31 JANVIER - ROMAN France

C'est peu dire qu'Andy Warhol est l'un des sujets qui fascinent le plus les écrivains. Il ne se passe pas une année, depuis sa mort en 1987, sans que ne se publient un recueil d'entretiens, les souvenirs de tel ou tel qui l'a connu, ou encore une analyse critique de son influence, de son oeuvre, de sa gloire, le tout dépassant largement les limites du domaine artistique. Warhol, devenu une espèce de vache sacrée, souffrait lui-même de son statut, et, à plusieurs reprises, remit en question son talent, son travail, sa notoriété, à propos de quoi il parlait d'"imposture". Tout en continuant quand même, et en encaissant des royalties considérables !

Le grand tournant, dans la vie de Warhol, se situe incontestablement le 3 juin 1968, quand Valerie Solanas, écrivain-comédienne hystérique et paranoïaque, tira sur lui au pistolet, en pleine Factory.
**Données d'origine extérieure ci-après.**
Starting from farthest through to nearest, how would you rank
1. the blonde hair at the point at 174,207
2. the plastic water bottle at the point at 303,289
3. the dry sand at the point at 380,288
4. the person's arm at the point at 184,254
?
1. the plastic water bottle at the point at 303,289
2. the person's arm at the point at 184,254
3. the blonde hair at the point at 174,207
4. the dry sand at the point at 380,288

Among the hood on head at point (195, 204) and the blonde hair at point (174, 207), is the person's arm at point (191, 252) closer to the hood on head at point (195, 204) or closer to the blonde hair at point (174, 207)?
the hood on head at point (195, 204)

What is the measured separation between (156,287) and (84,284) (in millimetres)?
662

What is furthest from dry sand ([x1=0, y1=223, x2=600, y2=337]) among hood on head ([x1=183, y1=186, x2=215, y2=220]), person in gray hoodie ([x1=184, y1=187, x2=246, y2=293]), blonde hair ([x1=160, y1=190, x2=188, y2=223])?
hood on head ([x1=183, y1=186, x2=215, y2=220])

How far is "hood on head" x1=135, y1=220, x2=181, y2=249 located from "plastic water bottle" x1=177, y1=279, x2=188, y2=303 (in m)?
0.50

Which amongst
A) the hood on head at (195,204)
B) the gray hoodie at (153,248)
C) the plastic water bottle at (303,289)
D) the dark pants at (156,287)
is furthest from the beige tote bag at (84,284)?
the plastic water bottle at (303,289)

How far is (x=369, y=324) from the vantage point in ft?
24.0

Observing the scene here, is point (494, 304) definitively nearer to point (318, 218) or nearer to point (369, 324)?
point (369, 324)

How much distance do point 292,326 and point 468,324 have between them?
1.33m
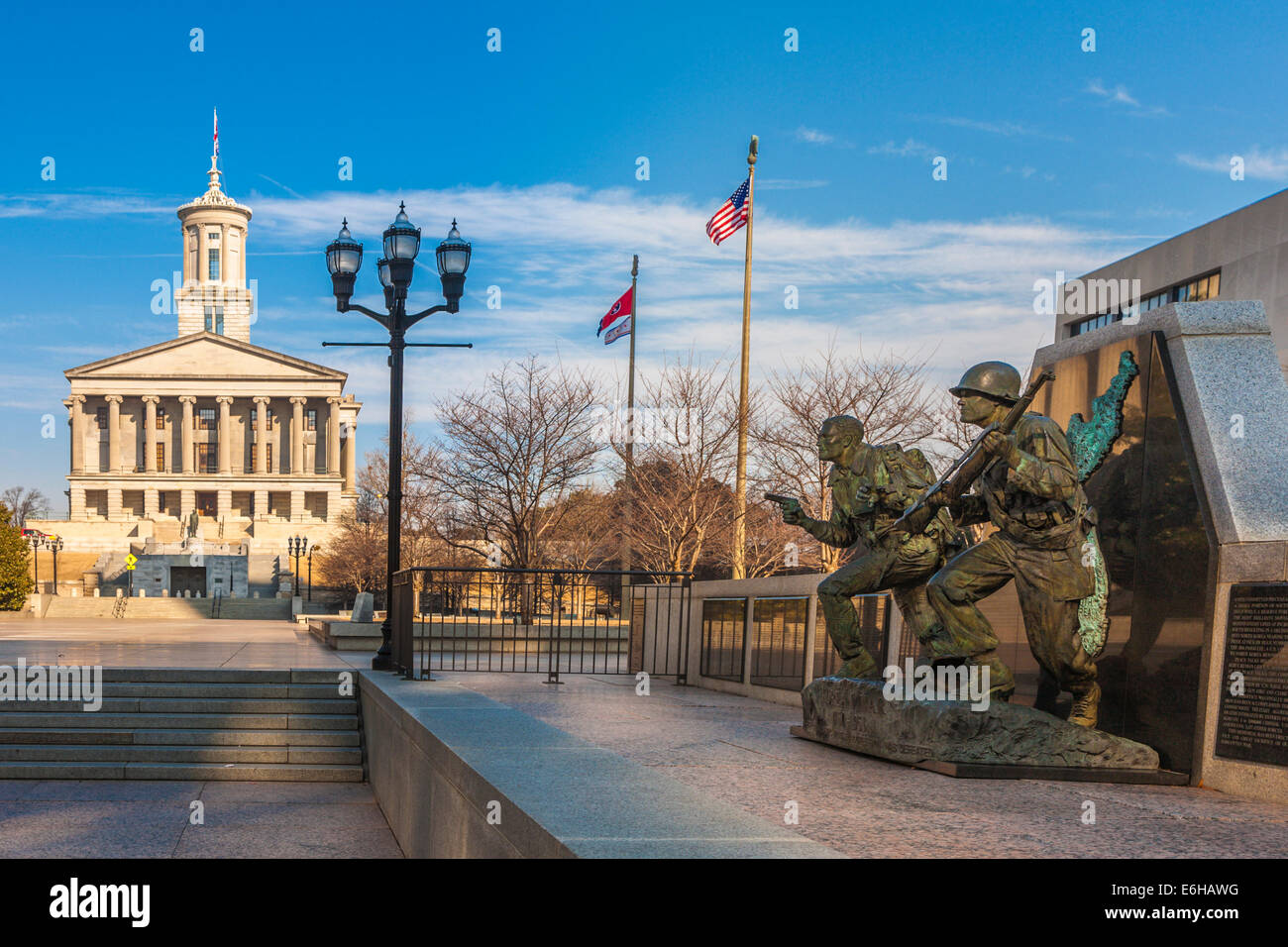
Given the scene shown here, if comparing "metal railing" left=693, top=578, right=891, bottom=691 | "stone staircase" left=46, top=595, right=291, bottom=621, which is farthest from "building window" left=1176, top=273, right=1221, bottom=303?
"stone staircase" left=46, top=595, right=291, bottom=621

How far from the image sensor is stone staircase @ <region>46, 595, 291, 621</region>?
46.8m

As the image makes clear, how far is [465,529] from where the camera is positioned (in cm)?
3219

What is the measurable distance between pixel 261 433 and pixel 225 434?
3.23 m

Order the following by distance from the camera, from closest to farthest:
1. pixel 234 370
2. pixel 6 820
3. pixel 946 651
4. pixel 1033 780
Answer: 1. pixel 1033 780
2. pixel 946 651
3. pixel 6 820
4. pixel 234 370

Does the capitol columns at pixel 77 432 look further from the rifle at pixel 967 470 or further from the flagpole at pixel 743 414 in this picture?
the rifle at pixel 967 470

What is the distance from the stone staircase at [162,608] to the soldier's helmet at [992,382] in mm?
43844

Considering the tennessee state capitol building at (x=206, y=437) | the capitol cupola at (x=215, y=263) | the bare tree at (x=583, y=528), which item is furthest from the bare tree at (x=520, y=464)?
the capitol cupola at (x=215, y=263)

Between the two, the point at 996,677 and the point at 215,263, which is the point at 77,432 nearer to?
the point at 215,263

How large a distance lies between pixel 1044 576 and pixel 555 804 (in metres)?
3.17

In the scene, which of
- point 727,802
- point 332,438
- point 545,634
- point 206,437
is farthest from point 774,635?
point 206,437
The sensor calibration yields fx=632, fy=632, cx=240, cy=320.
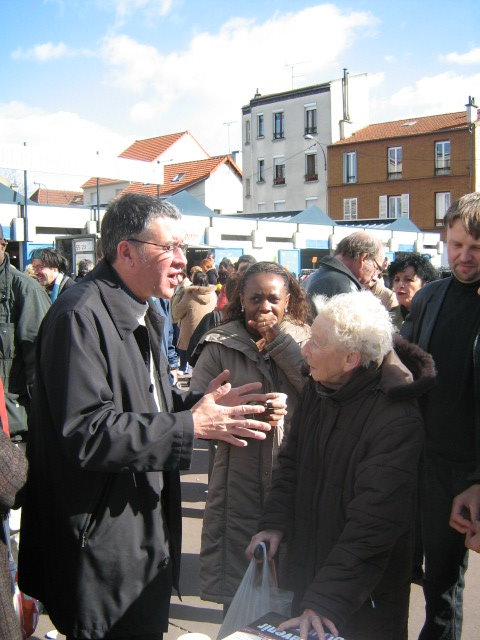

Le corps massacré, Warhol en réchappa, mais au prix de souffrances atroces, d'opérations multiples, et ne s'en remit jamais, ne retrouvant pas vraiment une existence ni un psychisme "normaux". "Je suis un mort-vivant", avait-il coutume de dire. C'est cette date fatidique, ce basculement, qu'a choisi Brigitte Kernel comme point de départ de son roman.

Warhol, gravement traumatisé, y laisse libre cours à ses angoisses morbides, à son mysticisme - d'origine ruthène, il était de confession byzantine catholique -, à ses superstitions, à ses obsessions. Notamment sa laideur, vécue comme un handicap pour séduire les garçons dont il tombait amoureux. S'adressant à un psy imaginaire qui se révélera être le défunt Spencer, le garçon qui fut son premier amour - malheureux -, dans son enfance à Pittsburgh, il se livre à des confidences douloureuses, à une autoanalyse contre laquelle il lui arrive de regimber, mais il ira jusqu'au bout.

Ce choix du romanesque, avec le parti pris de donner la parole à Warhol en personne, qui était plutôt un taiseux, offre à Brigitte Kernel une totale liberté dans l'approche de son personnage et la réinterprétation de son parcours, tant personnel qu'artistique. Ce qu'elle lui fait raconter notamment à propos de Truman Capote, du beau et ambigu Joe Dallesandro, et de ses films "voyeuristes", dont Blow job, est passionnant et tout à fait plausible.